Esta última condición lleva a veces, como ocurre con Hermann Hesse, a considerarlo una lectura adolescente. Es evidentemente un error que sin embargo se vuelve cierto, como ocurre con autores en su cauda, como Malcolm Lowry o los escritores beatniks. La alteridad innegable de ciertos rasgos de la cultura mexicana ha provocado tanto la fascinación como el violento rechazo de escritores muy diversos: no deja inmune. Artaud buscaba el fin del mundo a la vez que se buscaba a sí mismo y su literatura excede, gracias a la intensidad de esa búsqueda, la capacidad expresiva del idioma francés. Si Cioran dijo alguna vez, y con razón, que el francés era una lengua exhausta, capaz del mayor matiz posible pero ya incapaz del grito, Artaud es uno de los que aún oímos gritar, como en el film silente mencionado líneas arriba.

¿Cuál es la razón de que me esté refiriendo a este autor? Bueno, es que el asiduo a las librerías se puede encontrar un grueso volumen, más de 700 páginas, de Obra selecta de Antonin Artaud publicado por Sexto Piso y la UAM, y que se anuncia como primer volumen.
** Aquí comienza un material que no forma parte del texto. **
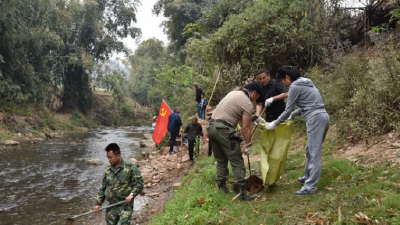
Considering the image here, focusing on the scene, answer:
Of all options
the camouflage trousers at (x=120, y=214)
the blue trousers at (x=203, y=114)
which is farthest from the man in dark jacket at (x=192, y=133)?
the camouflage trousers at (x=120, y=214)

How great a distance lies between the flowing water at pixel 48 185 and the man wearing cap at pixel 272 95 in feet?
11.5

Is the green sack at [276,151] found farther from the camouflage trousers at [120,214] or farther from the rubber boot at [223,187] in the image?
the camouflage trousers at [120,214]

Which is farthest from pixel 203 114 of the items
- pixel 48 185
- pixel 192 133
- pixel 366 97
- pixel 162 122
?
pixel 366 97

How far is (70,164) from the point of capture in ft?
39.9

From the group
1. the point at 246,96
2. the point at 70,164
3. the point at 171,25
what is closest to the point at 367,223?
the point at 246,96

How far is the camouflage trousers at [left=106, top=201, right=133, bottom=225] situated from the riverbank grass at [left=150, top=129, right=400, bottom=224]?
764 millimetres

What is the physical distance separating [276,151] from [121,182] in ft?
7.38

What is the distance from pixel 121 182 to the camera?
4242 mm

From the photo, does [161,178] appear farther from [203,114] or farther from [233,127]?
[203,114]

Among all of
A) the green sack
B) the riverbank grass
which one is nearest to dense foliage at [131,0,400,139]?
the riverbank grass

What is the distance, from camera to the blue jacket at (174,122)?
430 inches

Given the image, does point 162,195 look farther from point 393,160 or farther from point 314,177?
point 393,160

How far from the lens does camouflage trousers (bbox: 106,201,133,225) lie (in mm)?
4102

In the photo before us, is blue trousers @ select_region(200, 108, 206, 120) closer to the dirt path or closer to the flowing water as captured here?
the dirt path
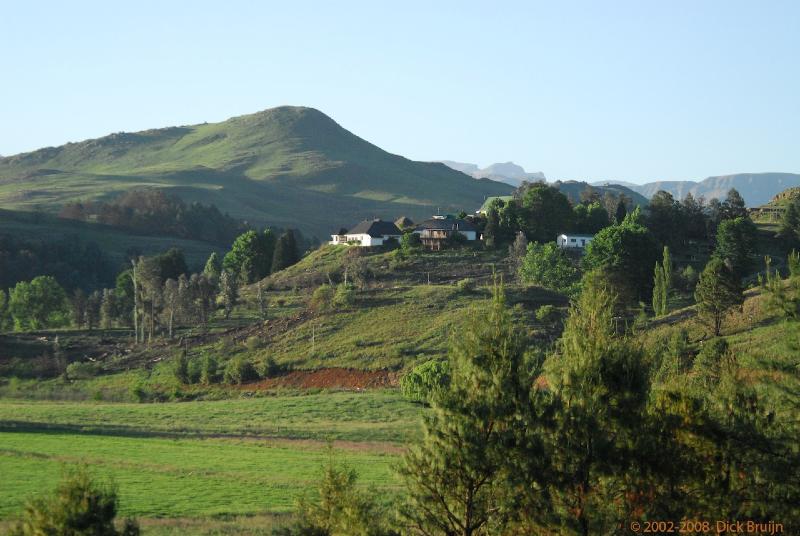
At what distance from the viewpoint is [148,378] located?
7319cm

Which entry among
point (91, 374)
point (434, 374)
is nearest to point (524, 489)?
point (434, 374)

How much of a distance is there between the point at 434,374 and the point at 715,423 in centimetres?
4091

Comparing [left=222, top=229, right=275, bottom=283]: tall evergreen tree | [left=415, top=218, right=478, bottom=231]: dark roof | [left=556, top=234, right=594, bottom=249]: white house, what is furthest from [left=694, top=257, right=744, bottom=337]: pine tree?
[left=222, top=229, right=275, bottom=283]: tall evergreen tree

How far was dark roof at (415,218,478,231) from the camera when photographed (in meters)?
108

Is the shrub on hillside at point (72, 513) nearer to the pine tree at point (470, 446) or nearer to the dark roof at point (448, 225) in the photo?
the pine tree at point (470, 446)

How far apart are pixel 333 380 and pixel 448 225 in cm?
4319

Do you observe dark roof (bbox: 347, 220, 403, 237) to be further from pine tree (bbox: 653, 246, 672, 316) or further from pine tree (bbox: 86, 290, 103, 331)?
pine tree (bbox: 653, 246, 672, 316)

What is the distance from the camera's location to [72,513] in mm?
18641

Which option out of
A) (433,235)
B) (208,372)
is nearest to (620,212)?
(433,235)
Curiosamente, no se consigna quién o quiénes son responsables de la selección ‒suponemos que Rodolfo Suárez Molinar y Philippe Ollé-La Prune, que aparecen como responsables del concepto y la dirección editorial en la página legal‒, ni cuántos tomos van a ser. El libro está muy bien pensado para dar una idea del calado de este autor en la literatura y en el arte contemporáneos, con secciones diversas acompañadas de textos críticos. Su aparición es una gran noticia para los lectores y era una asignatura pendiente para la edición mexicana, y una oportunidad ideal para volver a leerlo. En él, de manera subrayada, se muestra esa ambición de las vanguardias que, en su búsqueda de una radical modernidad, busca también una raíz mitológica: el tiempo del origen y el tiempo del instante se persiguen uno a otro y quieren encontrarse en la obra creativa.

A cien años de las vanguardias, éstas siguen siendo no sólo un referente histórico sino un presente, más necesario en una época que parece carecer de aventuras creativas. Y entre los surrealistas, Artaud sigue siendo el menos comprometido, el más misterioso. Por otro lado, a la vez Artaud puede ser un puente distinto a los convencionales que reúnen a las vanguardias con el clasicismo francés.

Al prólogo de Eduardo Milán que introduce al volumen sigue una sección de cartas y las primeras son a Jacques Rivière, gran factótum de La Nouvelle Revue Française en sus orígenes, y que lamentablemente muere pronto. La revista es, desde luego, el lugar del clasicismo francés ‒el de Paul Claudel, Paul Valéry, André Gide‒, pero ese lugar también estuvo abierto para los surrealistas y la pugna entre ambos polos nunca fue una ruptura y muchos de los vanguardistas se volverían clásicos. El mejor ejemplo es Breton. Eso, sin embargo, no ha sucedido con Artaud, que sigue siendo un autor, si no incómodo, sí elusivo para la literatura francesa. Ello se debe a que el sentimiento de insatisfacción ante lo escrito, al extremo de cuestionarse si el arte de verdad podía expresar las inquietudes y la angustia que vivía, está siempre presente en sus páginas. Artaud no quiere hacer literatura sino nombrar la vida en toda su complejidad. Por eso no se le puede aplicar la palabra literato (esa la podemos dejar para el más bien decorativo, aunque con genio, Jean Cocteau). Esta Obra escogida es, pues, un motivo espléndido para volver a hacernos las preguntas que se hizo Artaud y para subrayar la vigencia más allá de las fechas, de su escritura.